Esplanade de Louvain-la-Neuve : le quartier mixte est l’avenir du centre-ville

Les habitants de Louvain-la-Neuve attendent toujours de la clarté pour l’avenir urbanistique de la ville. Stéphanie Lepage a interrogé la bourgmestre d’Ottignies-Louvain-la-Neuve, Julie Chantry dans le cadre de la séquence "Droit de Suite" de Matin Première.

 

 

 

L’Esplanade construite en 2005 comptait 32 mille mètres carrés et une centaine de commerces. En 2017, un promoteur immobilier veut y ajouter 18 mille mètres carrés et une cinquantaine de commerces supplémentaires. En clair, le centre commercial doublerait presque et viendrait recouvrir les quais de la gare ainsi qu’un grand terrain vague situé à l’arrière.
Conséquence : des habitants, étudiants, commerçants, bref une plateforme citoyenne se met en place pour s’opposer au projet, qu’elle juge trop consumériste.
La ville d’Ottignies-Louvain-la-Neuve va alors organiser pour la première fois de son histoire, une consultation populaire pour sonder ses habitants.
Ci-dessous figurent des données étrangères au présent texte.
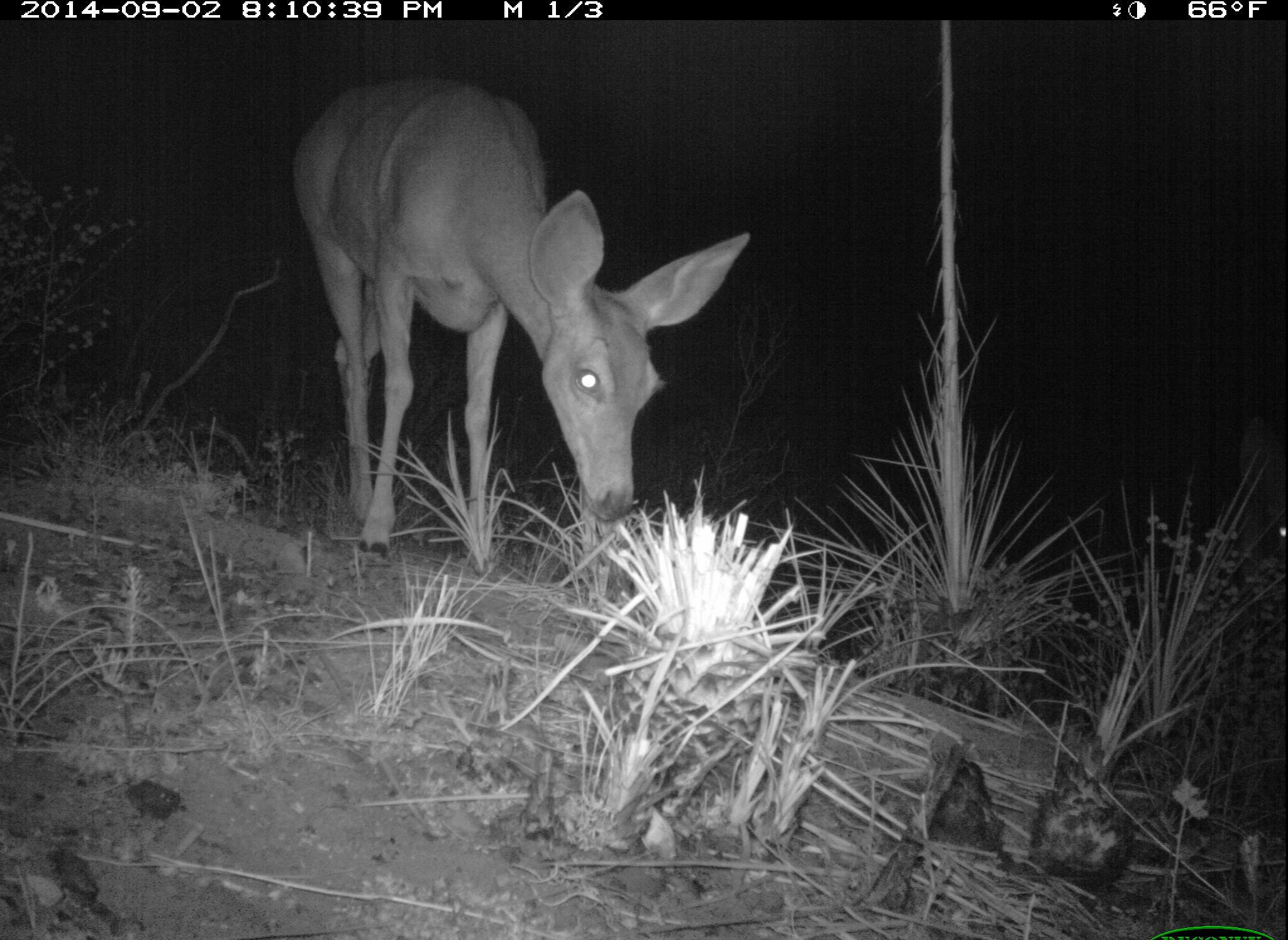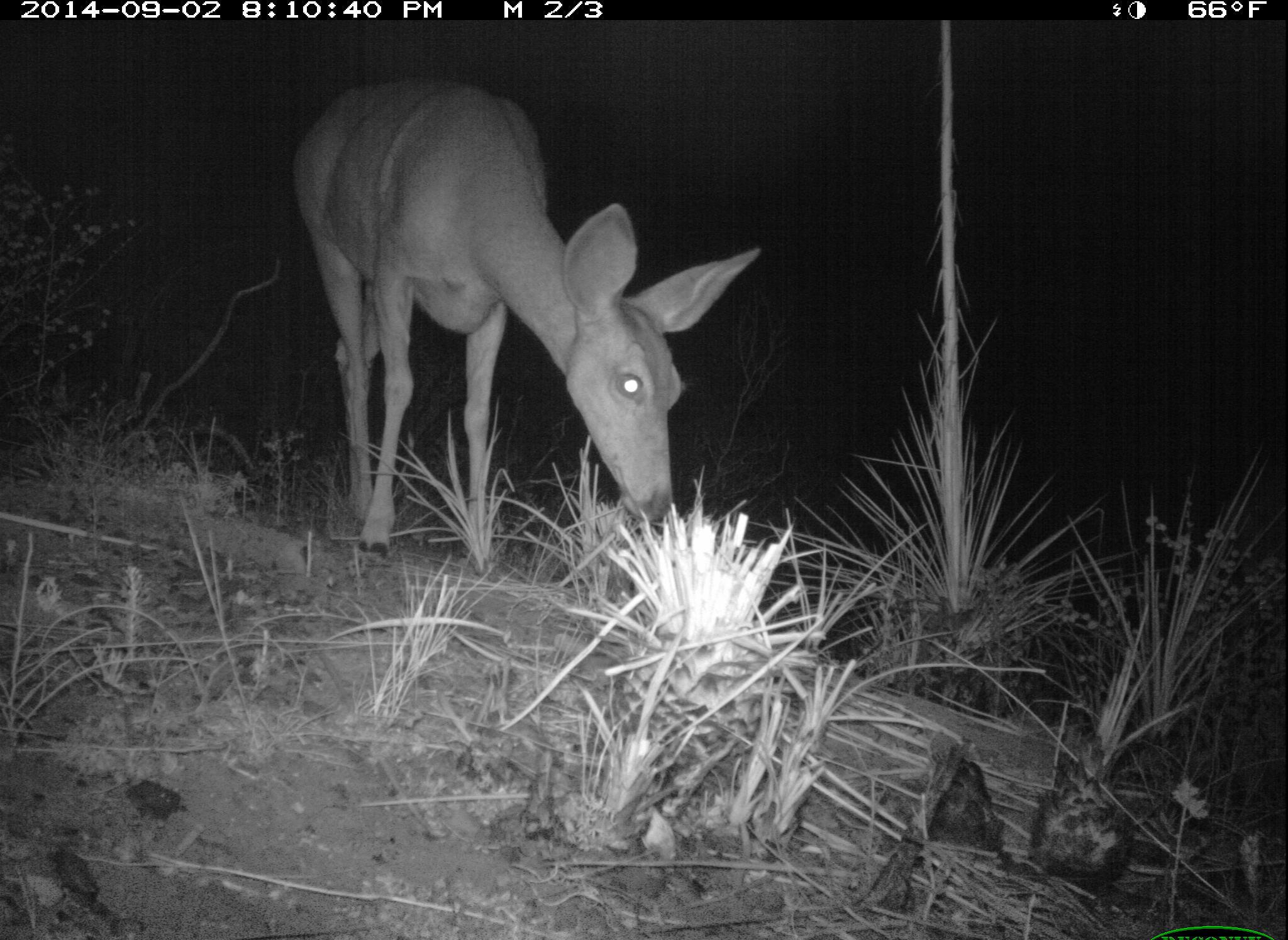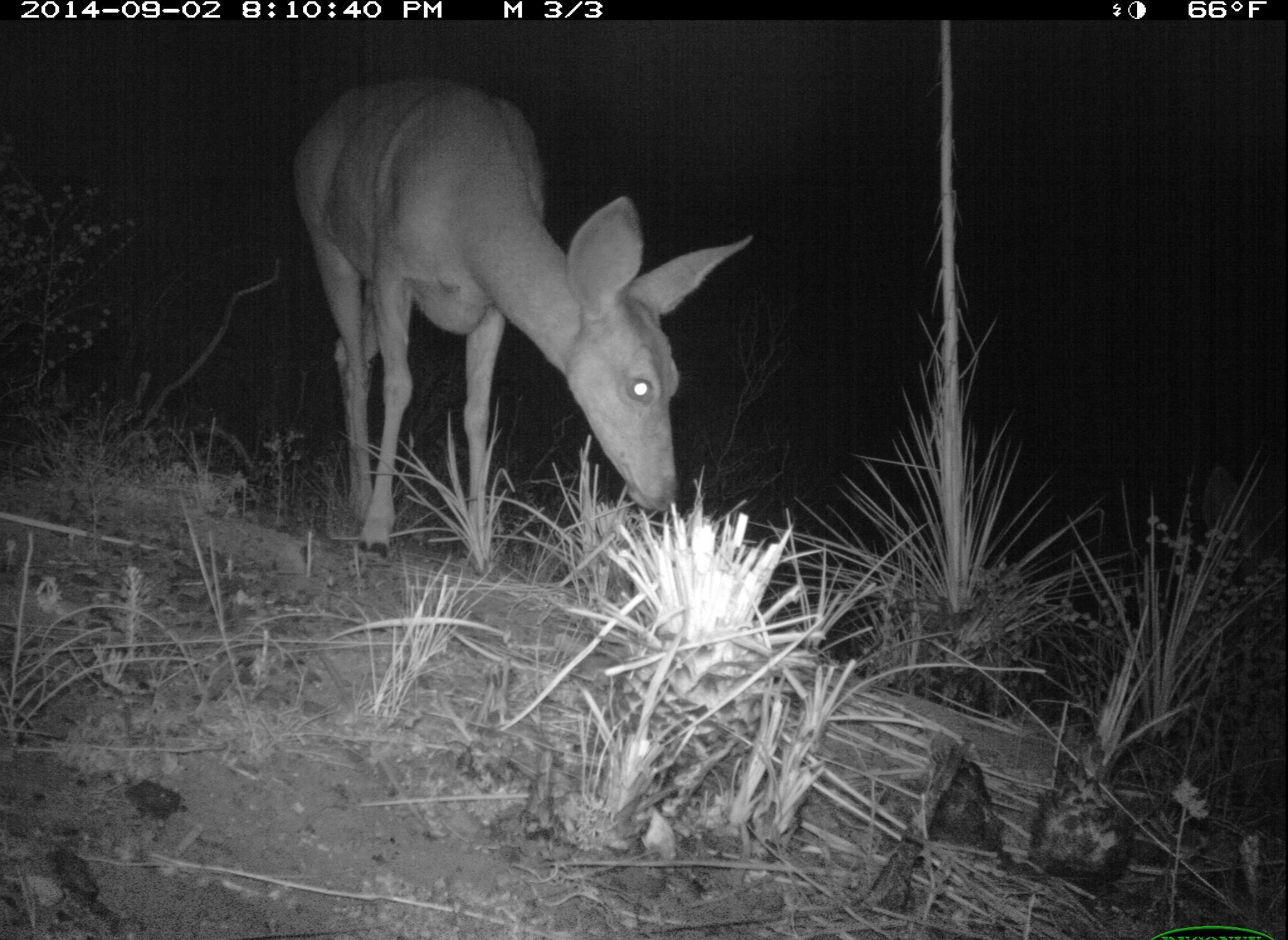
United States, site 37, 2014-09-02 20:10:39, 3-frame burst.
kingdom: Animalia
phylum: Chordata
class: Mammalia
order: Artiodactyla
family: Cervidae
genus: Odocoileus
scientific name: Odocoileus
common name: deer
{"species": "deer (Odocoileus)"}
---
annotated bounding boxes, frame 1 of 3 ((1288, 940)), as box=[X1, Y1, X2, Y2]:
deer: box=[289, 73, 750, 566]; box=[1235, 410, 1288, 573]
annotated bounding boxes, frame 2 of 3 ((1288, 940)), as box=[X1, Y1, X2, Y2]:
deer: box=[288, 77, 762, 566]; box=[1221, 479, 1288, 581]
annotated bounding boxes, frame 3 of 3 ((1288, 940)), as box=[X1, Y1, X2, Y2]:
deer: box=[291, 72, 755, 559]; box=[1200, 465, 1288, 583]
Sont-ils oui ou non favorables au projet d’extension du centre commercial ? 80% des votants avaient alors dit non en juin 2017.
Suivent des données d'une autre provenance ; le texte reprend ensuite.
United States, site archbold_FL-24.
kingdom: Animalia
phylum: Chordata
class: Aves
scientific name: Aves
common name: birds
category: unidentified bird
La voix des citoyens a finalement été entendue

 

La consultation n’était pas contraignante mais les autorités communales d’alors ont pris l’avis citoyen en compte. Il a été décidé de mener une réflexion de trois ans pour élaborer un SOL, soit un schéma d’orientation local. Vingt-cinq citoyens ont même été invités à lancer la réflexion et faire des recommandations en début de processus.
Mais ce SOL était attendu pour septembre 2020, Or il n’est toujours pas terminé. L’Association des Habitants de Louvain-la-Neuve, via la voix de son président, Sébastien Combéfis, le regrette et déclare aujourd’hui être dans le flou quant à l’avenir du centre-ville : "Cela nous fait peur que le SOL n’aboutisse pas. En théorie, cela signifie que n’importe qui peut introduire un permis sans prendre en compte les recommandations du SOL. C’est l’entrée de Louvain-la-Neuve, il y a beaucoup d’enjeux sur cette zone."

Le rapport finalisé cette année

 

La bourgmestre Ecolo Julie Chantry a repris le dossier après avoir succédé aux élections de 2018 à Jean-Luc Roland, maïeur en poste au moment de la consultation citoyenne. Mais quatre ans après la consultation de 2017, toujours pas de schéma en vue. "Le SOL a un pouvoir automatique de blocage pendant trois ans, détaille la bourgmestre. Mais on a eu du retard notamment à cause de la pandémie. Depuis septembre 2020, toutefois, nous n’avons pas eu de nouvelles demandes de permis. La Région wallonne nous a malgré tout confirmé que tant qu’il y avait le SOL en cours d’élaboration, nous pouvions faire valoir l’argument de le prendre en compte dans les demandes d’urbanisme futures et donc refuser des demandes avec cet argument. On espère arriver à la fin du rapport d’ici la fin de l’année."
 

"On veut une ville où il fait bon vivre"

 

En attendant, l’Association des Habitants de Louvain-la-Neuve et son président Sébastien Combéfis gardent des craintes sur la zone de L’Esplanade et de la gare, notamment sur la vision de son avenir. "On veut que ce soit dans l’esprit de Louvain-la-Neuve, on veut des zones ouvertes. Ouvertes à la nature, à la lumière naturelle, à la créativité, la transition écologique. On veut une ville où il fait bon vivre."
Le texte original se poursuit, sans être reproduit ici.